[Spatial reasoning question data]
________________________________________

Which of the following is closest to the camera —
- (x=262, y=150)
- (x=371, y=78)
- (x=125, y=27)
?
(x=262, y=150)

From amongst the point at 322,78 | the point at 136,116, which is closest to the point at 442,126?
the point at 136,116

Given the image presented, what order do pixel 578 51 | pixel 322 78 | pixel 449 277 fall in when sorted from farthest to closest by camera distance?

________________________________________

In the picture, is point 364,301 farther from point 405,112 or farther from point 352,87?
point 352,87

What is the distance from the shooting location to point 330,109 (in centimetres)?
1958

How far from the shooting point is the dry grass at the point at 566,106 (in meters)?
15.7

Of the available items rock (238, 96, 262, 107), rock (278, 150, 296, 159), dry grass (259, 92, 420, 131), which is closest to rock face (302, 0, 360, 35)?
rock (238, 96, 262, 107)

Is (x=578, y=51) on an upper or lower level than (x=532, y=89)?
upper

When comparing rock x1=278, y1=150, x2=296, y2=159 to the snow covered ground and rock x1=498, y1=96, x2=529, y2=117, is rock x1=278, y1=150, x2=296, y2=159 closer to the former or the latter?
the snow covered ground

________________________________________

What is asked
State only the number of lines in the material above that contain the string "grass".

The completed task
2